When using the Integral test, why is the value of the integral different from the sum of the series?

Question

According to my textbook, the value of the improper integral is not always equal to the sum of the series. But why is that?

Answer 1

A series is like adding up a bunch of actual rectangles. You can see from this image that there is a difference in the areas of the rectangles and the area under the smooth curve. The darker orange part is how much the sum is greater than the integral. In this case the sum diverges but the points is the same.

Answer 2

From an "algebraic" perspective, note that we can construct the improper integral $\int_1^\infty f(i)di$ as we partition the limits of integration $[1,\infty)$ into infinite intervals with constant lenght $a$, define rectangles whose lenght is $a$ and individual height is the function of some value in the respective interval, and take the limit when $a \to 0$, i.e, a Riemann sum:

$$\int_1^\infty f(i)di = \lim_{a \to 0} \sum_{j=0}^{\infty} a f(aj+1).$$

Now, realize that if $a=1$, we have $\sum_{j=0}^{\infty} f(j+1)$, which is exactly our original infinite sum.
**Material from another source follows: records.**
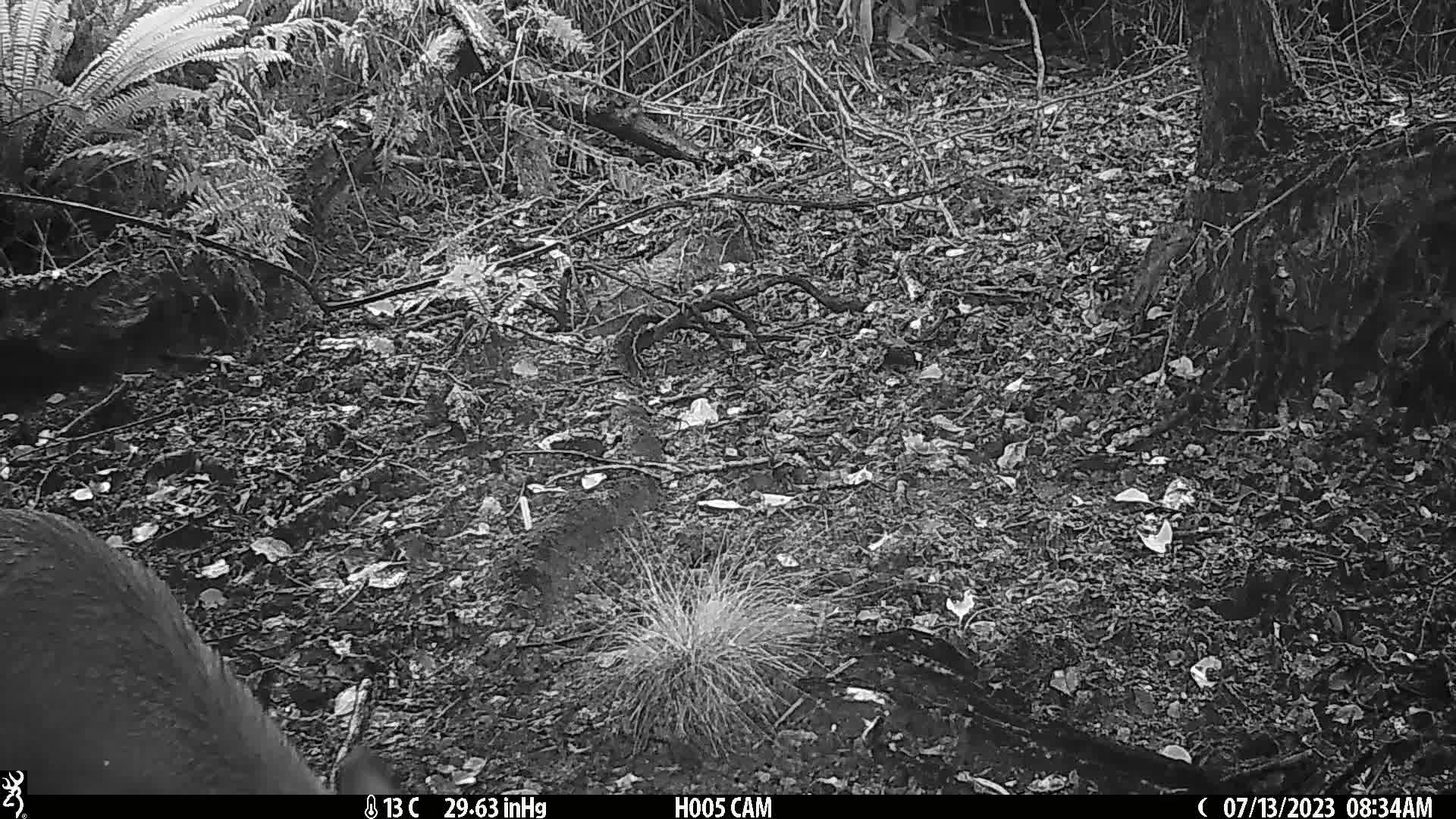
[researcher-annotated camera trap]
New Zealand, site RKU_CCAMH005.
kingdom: Animalia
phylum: Chordata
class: Mammalia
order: Artiodactyla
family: Cervidae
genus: Odocoileus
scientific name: Odocoileus virginianus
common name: white-tailed deer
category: white tailed deer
White tailed deer (white-tailed deer) (Odocoileus virginianus).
However, for different values of $a$ we don't have necessarily equal values of the sum. For example, if the function $f$ has the property $(\forall x,y \in Dom(f))(x>y \implies f(x)>f(y))$, then $a>b \implies \sum_{j=0}^{\infty} a f(aj+1)> \sum_{j=0}^{\infty} b f(bj+1)$. Also remember that the integral is the limit of the sum when $a \to 0$, hence in the above case the integral is smaller than the series.